Standoff on health care gets critical | May 31
Sick children deserve better
Our daughter, McKinley, has been undergoing treatment for leukemia for two years at Johns Hopkins All Children's Hospital. Recently, United-Healthcare failed to reach an agreement for a new contract for services provided there. Since we are currently undergoing treatment, we will be covered as in-network for the next six months. However, there are thousands of other families in the area who will need treatment at this hospital soon, so this dispute needs to be addressed immediately.
Since the expiration of the contract, we have already encountered issues with our daughter's scheduled treatments. One treatment she missed likely contributed to her having to be admitted to the hospital for two nights and her being put on a chemo hold for a week for her immune system to recover. This is unacceptable, and the families and children of southwest Florida deserve better. Being told that certain services may not be covered or that we need to seek treatment elsewhere is not an option.
We have no intention of taking our daughter anywhere else for her care but to Johns Hopkins All Children's Hospital. Taking her away from highly specialized physicians who know her two years' of medical history so well is simply not an option. They are family to her.
Increasing the financial, mental and emotional burden on these families is not an option. We need your help in making our voices heard. Our primary focus is the treatment of our children. We should not have to be concerned with insurance contract negotiations that I can only assume have failed because a private company is more concerned with the value of its stock than the quality of treatment and services available for children and their families.
Casey and Karen Moore, Bradenton
Horrors of WWII still vivid as veteran turns 100 years old | May 30
A history of bravery
In these days of assumed outrage, where most of the news and public interest is critically focused on daily politics, this story about Harvey Lentz stood out due to its wonderful subject and his positive message.
Mr. Lentz reminds us that we Americans have a history of bravery, of achievement. His story was captivating and encouraging. The events described in the story are a great description of his time in Europe: I felt I was there with him. I thank him for his service.
Andrew DeWeerd, Clearwater
Trump's faithful: Give him a chance | May 28
No simple solutions
Four out of the eight Trump supporters interviewed for this story were first-time voters, all in their 50s or 60s. What does this say about them and their unwavering support for the president? First of all, it boggles the mind that these highly opinionated people reached middle age and never bothered to vote.
Were they too busy? Were there no candidates put forth in the three decades or more of their voting eligibility that these people felt deserved their vote?
Or is the answer that these are intellectually incurious people who never bother to read a newspaper or history book, never take time to learn about the issues facing their local, state and national governments. Hence, they also were too indisposed, uninterested or just plain lazy to vote.
Apparently these non-voters aren't cognizant of the hundreds of thousands of their fellow Americans who died in defense of this democracy whose greatest gift is the right to vote. They also seem to be ignorant of Russia's long history of brutal expansionism at the expense of its neighbors.

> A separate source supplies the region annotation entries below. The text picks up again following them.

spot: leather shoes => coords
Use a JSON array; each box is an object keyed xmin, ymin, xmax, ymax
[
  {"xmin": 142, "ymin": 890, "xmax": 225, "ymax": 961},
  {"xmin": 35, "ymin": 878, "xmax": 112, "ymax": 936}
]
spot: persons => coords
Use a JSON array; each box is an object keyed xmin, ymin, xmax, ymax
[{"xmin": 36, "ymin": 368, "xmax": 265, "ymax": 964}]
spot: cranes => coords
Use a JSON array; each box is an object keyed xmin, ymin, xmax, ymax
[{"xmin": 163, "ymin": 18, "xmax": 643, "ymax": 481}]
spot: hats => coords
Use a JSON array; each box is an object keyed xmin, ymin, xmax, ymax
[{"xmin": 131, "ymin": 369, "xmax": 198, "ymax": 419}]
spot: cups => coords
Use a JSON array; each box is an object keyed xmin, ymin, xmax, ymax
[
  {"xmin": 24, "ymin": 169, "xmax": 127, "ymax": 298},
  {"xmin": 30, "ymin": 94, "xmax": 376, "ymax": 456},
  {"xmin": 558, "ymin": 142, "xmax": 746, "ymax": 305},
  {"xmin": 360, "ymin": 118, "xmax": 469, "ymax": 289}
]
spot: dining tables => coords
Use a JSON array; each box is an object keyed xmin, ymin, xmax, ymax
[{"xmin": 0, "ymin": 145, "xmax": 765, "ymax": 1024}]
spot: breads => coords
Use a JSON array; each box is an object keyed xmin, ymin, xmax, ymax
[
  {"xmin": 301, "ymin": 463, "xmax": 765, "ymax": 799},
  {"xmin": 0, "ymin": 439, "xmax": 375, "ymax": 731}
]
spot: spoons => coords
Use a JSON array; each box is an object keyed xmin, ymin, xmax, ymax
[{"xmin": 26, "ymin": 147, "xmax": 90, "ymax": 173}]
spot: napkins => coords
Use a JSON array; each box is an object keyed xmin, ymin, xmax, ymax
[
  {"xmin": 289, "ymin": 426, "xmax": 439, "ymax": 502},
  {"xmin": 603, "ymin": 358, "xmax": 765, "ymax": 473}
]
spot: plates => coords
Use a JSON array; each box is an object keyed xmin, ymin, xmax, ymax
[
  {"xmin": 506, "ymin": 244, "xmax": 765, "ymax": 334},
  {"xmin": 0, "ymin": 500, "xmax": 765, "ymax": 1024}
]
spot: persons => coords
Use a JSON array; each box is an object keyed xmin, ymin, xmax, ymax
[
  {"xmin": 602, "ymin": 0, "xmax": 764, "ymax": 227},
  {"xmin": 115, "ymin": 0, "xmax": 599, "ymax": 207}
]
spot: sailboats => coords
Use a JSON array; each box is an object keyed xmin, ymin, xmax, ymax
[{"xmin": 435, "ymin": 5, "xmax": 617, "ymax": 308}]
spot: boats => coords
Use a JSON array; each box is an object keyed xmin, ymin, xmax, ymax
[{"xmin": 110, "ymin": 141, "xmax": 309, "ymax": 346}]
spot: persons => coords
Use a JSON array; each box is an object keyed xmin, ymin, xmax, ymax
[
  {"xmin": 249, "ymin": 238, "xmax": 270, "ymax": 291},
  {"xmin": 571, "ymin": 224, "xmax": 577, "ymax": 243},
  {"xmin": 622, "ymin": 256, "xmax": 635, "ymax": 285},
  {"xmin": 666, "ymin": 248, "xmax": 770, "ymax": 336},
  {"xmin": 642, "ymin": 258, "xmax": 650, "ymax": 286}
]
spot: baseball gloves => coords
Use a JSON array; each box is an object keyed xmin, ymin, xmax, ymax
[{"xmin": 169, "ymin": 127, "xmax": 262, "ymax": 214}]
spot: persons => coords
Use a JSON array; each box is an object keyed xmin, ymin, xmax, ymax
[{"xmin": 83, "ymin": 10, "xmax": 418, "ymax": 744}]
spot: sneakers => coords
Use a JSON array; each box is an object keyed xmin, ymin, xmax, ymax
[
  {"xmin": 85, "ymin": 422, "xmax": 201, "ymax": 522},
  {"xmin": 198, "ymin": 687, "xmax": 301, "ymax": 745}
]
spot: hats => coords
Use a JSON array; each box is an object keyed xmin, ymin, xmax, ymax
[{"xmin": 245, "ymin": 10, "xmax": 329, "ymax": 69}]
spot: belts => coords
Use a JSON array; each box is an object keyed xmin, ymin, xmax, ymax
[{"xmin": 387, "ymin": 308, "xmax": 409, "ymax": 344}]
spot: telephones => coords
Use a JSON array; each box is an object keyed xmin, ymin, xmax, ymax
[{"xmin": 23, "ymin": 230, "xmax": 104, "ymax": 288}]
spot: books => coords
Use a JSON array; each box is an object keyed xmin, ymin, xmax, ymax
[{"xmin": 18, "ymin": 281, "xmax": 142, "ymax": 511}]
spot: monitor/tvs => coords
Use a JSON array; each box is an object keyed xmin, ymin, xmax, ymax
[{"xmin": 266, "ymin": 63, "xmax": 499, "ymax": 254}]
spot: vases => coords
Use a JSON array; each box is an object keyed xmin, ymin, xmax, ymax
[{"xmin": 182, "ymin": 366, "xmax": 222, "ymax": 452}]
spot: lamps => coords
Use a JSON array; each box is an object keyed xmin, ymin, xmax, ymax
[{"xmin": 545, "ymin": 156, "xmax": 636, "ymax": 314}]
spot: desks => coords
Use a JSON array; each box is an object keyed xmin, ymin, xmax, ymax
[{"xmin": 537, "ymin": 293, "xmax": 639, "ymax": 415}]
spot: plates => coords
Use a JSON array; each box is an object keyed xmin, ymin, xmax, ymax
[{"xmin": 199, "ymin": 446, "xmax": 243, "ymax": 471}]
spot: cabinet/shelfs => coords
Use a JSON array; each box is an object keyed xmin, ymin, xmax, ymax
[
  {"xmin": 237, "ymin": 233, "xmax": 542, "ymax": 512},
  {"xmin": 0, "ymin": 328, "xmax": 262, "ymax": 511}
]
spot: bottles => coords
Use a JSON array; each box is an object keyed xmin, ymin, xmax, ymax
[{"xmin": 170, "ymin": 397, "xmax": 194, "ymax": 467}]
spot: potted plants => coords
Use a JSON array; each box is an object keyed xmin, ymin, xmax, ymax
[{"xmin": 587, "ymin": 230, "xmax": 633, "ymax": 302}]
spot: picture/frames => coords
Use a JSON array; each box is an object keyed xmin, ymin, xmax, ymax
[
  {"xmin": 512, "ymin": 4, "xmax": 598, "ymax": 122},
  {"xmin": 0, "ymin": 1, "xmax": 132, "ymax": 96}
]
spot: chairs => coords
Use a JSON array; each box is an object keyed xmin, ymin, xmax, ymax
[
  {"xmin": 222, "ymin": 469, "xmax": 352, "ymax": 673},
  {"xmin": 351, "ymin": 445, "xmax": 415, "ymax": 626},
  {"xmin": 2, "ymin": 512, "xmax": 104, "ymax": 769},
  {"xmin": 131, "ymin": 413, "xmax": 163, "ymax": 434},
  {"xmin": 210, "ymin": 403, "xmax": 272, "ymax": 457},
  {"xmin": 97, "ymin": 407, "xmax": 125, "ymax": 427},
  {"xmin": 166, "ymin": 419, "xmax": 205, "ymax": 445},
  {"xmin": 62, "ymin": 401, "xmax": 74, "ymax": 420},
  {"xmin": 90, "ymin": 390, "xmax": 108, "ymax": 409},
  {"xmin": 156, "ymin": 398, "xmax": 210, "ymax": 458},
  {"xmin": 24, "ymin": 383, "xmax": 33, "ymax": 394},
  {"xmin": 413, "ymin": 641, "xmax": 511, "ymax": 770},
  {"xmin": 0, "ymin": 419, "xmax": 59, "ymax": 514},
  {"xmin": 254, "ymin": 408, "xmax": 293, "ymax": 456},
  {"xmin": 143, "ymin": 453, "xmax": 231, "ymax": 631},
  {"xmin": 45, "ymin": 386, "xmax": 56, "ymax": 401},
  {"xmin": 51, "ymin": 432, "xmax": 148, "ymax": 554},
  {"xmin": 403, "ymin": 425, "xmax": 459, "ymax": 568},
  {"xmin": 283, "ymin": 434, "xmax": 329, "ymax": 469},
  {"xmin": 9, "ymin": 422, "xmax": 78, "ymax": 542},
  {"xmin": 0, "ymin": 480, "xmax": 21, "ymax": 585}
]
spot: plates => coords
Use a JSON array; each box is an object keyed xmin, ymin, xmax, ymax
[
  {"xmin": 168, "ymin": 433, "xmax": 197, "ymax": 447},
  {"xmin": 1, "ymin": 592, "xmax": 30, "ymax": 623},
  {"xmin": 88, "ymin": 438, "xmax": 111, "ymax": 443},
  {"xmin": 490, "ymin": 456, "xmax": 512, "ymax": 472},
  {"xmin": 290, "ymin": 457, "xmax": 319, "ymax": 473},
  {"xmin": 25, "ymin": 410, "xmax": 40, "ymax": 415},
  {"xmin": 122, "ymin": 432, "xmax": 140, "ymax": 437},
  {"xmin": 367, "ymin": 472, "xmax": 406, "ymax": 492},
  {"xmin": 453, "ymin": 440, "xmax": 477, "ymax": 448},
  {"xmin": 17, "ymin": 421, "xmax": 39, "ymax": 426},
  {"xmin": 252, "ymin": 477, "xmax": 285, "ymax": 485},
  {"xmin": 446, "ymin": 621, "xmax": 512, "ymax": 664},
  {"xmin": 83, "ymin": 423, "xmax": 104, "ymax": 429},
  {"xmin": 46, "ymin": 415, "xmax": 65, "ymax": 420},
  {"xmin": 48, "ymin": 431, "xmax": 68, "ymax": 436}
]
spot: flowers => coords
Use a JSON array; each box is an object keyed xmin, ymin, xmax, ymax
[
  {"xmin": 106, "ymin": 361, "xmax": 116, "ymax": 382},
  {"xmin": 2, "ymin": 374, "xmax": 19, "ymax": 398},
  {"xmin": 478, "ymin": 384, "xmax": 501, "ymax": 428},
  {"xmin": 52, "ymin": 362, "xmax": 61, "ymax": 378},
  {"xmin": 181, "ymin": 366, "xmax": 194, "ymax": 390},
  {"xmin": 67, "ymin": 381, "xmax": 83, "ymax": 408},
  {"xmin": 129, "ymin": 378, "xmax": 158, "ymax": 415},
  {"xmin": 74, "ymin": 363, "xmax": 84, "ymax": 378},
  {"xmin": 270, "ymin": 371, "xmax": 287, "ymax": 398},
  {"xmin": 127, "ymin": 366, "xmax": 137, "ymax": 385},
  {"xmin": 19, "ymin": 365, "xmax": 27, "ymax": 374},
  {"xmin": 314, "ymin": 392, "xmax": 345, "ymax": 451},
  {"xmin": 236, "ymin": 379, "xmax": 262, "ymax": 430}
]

Why did they turn out to vote this time? Probably because of the simplicity of Donald Trump's message. Our shuttered factories and sinking wages are someone else fault: immigrants, Muslims, blacks and Latinos. More complicated answers like automation, a global economy and a greedy, corrupt Wall Street aren't part of the Trumpian explanation for the country's woes. He is a man of simple solutions, a perfect candidate for the uninterested, apathetic American.
Mike Salinero, Tampa
Criticism is part of liberty | Letter, May 28
Go directly to the source
The letter writer says, in part, that the right of media to criticize and even mock the president is the foundation of our free society. I don't disagree, but just ask that the media report facts and not information from "sources." The writer says that Trump revealed classified information to the Russian ambassador. What classified information? He then fired FBI Director James Comey to end an investigation. How do we know that? The information came from "sources" of the New York Times and Washington Post. Remember that "sources" also have an agenda and I suggest we wait for the results of the Robert Mueller investigation before making assumptions based on information from "sources."
Bob Butler, Tampa
All grads raise your hand | May 27
After attending several graduations this year, I noticed something I'd never seen in the 30 years that I taught in Hillsborough County schools. Our superintendent, Jeff Eakins, the same man I've seen at multiple school and community events in the last few months, the same man who turned down a raise to exemplify his commitment to our schools, attended the graduations for all 27 high schools, along with the graduation for the adult high school programs and technical colleges. He shook the hand of every Hillsborough County public school graduate who crossed the platform and received a diploma.
Furthermore, when he arrived a few minutes early for the graduations, he mingled with faculty and students who were awaiting the ceremonies, congratulating them, thanking them, praising them and listening to them. The character traits that Eakins displays speak volumes to us about his pride in our schools, his desire to ensure our students' successes, and his commitment to show continual improvement within our schools.